▸ Task to carry out:
Write the next part of the statprof README that follows, starting right after its closing sentence about Windows portability.

▸ Source:
Skip to content

A port of Andy Wingo's statprof.py to newer python by Alex Fraser

License

Notifications You must be signed in to change notification settings

bos/statprof.py

 
 

Folders and files

NameName
Last commit message
Last commit date

Latest commit

 

History

53 Commits
 
 
 
 
 
 
 
 
 
 
 
 
 
 
 
 
 
 

Repository files navigation

statprof - statistical profiling for Python

This package provides a simple statistical profiler for Python.

Python's default profiler has been lsprof for several years. This is an instrumenting profiler, which means that it saves data on every action of interest. In the case of lsprof, it runs at function entry and exit. This has problems: it can be expensive due to frequent sampling, and it is blind to hot spots within a function.

In contrast, statprof samples the call stack periodically (by default, 1000 times per second), and it correctly tracks line numbers inside a function. This means that if you have a 50-line function that contains two hot loops, statprof is likely to report them both accurately.

Note

This package does not yet work on Windows! See the implementation and portability notes below for details.

Usage

It's easy to get started with statprof:

import statprof

statprof.start()
try:
    my_questionable_function()
finally:
    statprof.stop()
    statprof.display()

Or with a contextmanager :

import statprof

with statprof.profile():
    my_questionable_function()

The profiler can be invoked at more than one place inside your code and will report its findings for all of them at once at the end:

import statprof

statprof.start()
try:
    my_questionable_function()
finally:
    statprof.stop()

uninteresting_code()

statprof.start()
try:
    my_other_questionable_function()
finally:
    statprof.stop()

statprof.display()

However, when you are profiling your code by repeatedly executing it in IPython, each run will add new samples to the previously collected ones, and display results aggregated over all runs. Since you will likely just want to see the results for the last run, remember to reset the profiler first:

import statprof

statprof.reset()
with statprof.profile():
    my_questionable_function()

For more comprehensive help, run pydoc statprof.

Portability

Because statprof uses the Unix itimer signal facility, it does not currently work on Windows. (Patches to improve portability would be most welcome.)

▸ Given information:
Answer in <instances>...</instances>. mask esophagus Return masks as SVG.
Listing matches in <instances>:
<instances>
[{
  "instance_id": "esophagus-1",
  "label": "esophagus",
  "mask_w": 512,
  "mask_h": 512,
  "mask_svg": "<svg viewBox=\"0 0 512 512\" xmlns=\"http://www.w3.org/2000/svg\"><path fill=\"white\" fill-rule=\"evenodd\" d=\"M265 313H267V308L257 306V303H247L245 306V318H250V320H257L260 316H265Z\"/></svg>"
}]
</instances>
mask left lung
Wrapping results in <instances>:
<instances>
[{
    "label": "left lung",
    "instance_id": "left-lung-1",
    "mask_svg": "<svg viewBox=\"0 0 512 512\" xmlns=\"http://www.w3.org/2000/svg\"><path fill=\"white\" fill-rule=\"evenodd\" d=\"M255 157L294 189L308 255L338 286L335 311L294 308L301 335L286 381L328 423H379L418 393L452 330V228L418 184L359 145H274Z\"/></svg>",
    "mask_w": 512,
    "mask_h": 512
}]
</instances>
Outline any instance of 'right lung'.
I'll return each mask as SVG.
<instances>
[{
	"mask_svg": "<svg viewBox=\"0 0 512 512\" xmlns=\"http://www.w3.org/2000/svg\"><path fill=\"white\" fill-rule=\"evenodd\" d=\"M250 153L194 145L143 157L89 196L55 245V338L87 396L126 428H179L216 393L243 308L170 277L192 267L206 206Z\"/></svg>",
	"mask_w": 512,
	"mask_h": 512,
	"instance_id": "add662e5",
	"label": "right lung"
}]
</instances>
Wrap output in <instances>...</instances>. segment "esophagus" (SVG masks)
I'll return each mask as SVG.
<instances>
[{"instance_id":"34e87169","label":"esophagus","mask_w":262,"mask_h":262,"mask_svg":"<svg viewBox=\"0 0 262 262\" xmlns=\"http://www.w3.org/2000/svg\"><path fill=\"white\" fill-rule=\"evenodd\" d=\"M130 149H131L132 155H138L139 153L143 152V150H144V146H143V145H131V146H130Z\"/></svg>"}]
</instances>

▸ Result below:
Implementation notes

The statprof profiler works by setting the Unix profiling signal ITIMER_PROF to go off after the interval you define in the call to reset(). When the signal fires, a sampling routine is run which looks at the current procedure that's executing, and then crawls up the stack, and for each frame encountered, increments that frame's code object's sample count. Note that if a procedure is encountered multiple times on a given stack, it is only counted once. After the sampling is complete, the profiler resets profiling timer to fire again after the appropriate interval.

Meanwhile, the profiler keeps track, via os.times(), how much CPU time (system and user -- which is also what ITIMER_PROF tracks), has elapsed while code has been executing within a start()/stop() block.

The profiler also tries (as much as possible) to avoid counting or timing its own code.

History

This package was originally written and released by Andy Wingo. It was ported to modern Python by Alex Frazer, and posted to github by Jeff Muizelaar. The current maintainer is Bryan O'Sullivan.

Reporting bugs, contributing patches

The current maintainer of this package is Bryan O'Sullivan.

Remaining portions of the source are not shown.